You might as well timestamp more things

Published:

You might as well timestamp it was a post doing the rounds a few years ago. It suggests using timestamps rather than booleans just to have the extra data point of when something happened.

Lately I found myself in a different, but related situation. I had something like the following model:

from django.db import models


class Order(models.Model):
    class Status(models.TextChoices):
        PLACED = "placed", "placed"
        SHIPPED = "shipped", "shipped"

    ...
    status = models.CharField(choices=Status.choices, db_default=Status.PLACED)
    date_ordered = models.DateTimeField(db_default=Now())
    date_shipped = models.DateTimeField(null=True, blank=True)

I want to know the status of an order, and also the dates that these statuses were entered. It's a very simple type of state machine where there is only one direction of movement. It can go from placed to shipped, and that's all. If the status is more complex, it can go between states in different ways or multiple times, there are options such as audit logs, finite state machines, event sourcing, and maybe more I don't know about. But for this simple case, I'd rather avoid this extra complexity.

However, there's still a bit of an issue here. What is the source of truth? Is it the status, or the dates? What if date_shipped is set, but the status is set to PLACED? All this gets messier if we were to add more statuses. It's likely users will want to know when their order is delivered, or they may want to cancel or return orders. There are several ways to solve this problem.

One solution is to add a database constraint ensuring that the status matches up with the dates. This works quite well, though I find it slightly lacking in that you still have to make sure that you always change the status correctly when you change the dates, or you will hit a server error (or a validation error in the admin). We can do better, by only storing the timestamps and deriving the status from them, e.g.:

from django.db import models


class Order(models.Model):
    class Status(models.TextChoices):
        PLACED = "placed", "placed"
        SHIPPED = "shipped", "shipped"

    ...
    date_ordered = models.DateTimeField(db_default=Now())
    date_shipped = models.DateTimeField(null=True, blank=True)

    @property
    def status(self):
        if self.date_shipped:
            return self.Status.SHIPPED
        return self.Status.PLACED

However, it's now much more annoying to query by status, filter in the admin, etc. We need to reproduce the logic every time. And it's likely pretty tough to index well for every case, especially once we add more fields, so you might end up with some slow queries.
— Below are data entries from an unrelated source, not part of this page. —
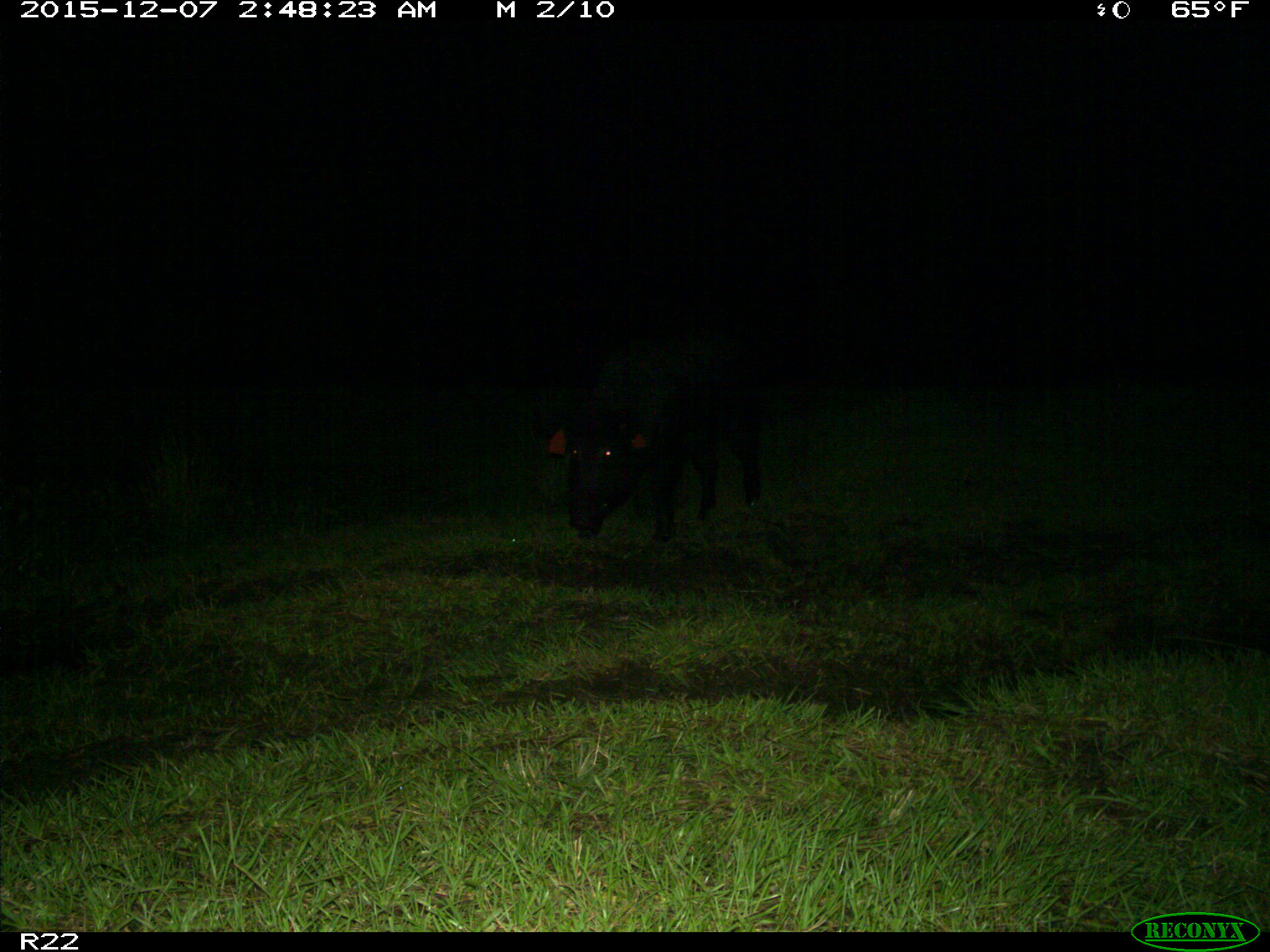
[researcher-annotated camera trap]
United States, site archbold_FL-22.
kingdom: Animalia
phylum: Chordata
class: Mammalia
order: Artiodactyla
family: Suidae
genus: Sus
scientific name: Sus scrofa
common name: wild boar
Sus scrofa (wild boar).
Luckily the Django 5.0 release was near when I was thinking about this problem, and the new GeneratedField turned out to be just what I needed. With it, we can move this logic into the database:

from django.db import models
from django.db.models import Case, When, Value


class Order(models.Model):
    class Status(models.TextChoices):
        PLACED = "placed", "placed"
        SHIPPED = "shipped", "shipped"

    ...
    date_ordered = models.DateTimeField(db_default=Now())
    date_shipped = models.DateTimeField(null=True, blank=True)
    status = models.GeneratedField(
        db_persist=True,
        output_field=models.CharField(),
        choices=Status,
        expression=(
            Case(
                When(date_shipped__isnull=False, then=Value(Status.SHIPPED)),
                default=Value(Status.PLACED),
            )
        ),
    )

Our new status field will always be correct, as it's derived from the dates. We can also query it in a very simple way, and admin filters will just work. As it's persisted to the database, we can index it easily, so these queries can be fast. Adding new statuses is fairly straightforward, just add a new choice, DateTimeField, and a clause to the GeneratedField expression. Everything in one place, and all we need to do to change status is to set the right DateTimeField.

The one remaining problem is that the dates can still be inconsistent. For example, nothing is stopping you from having an order that has been delivered but not shipped. This can be fixed with database constraints, but I'll leave that as an exercise for the reader. I imagine it's also possible to define some kind of finite state machine schema and automatically generate the GeneratedField and constraints, but that one is also definitely an exercise for the reader.

It's been suggested that you might as well timestamp your booleans. I wouldn't go so far as to suggesting that you also timestamp your status fields, but if you need to, this feels like a pretty good way to do it.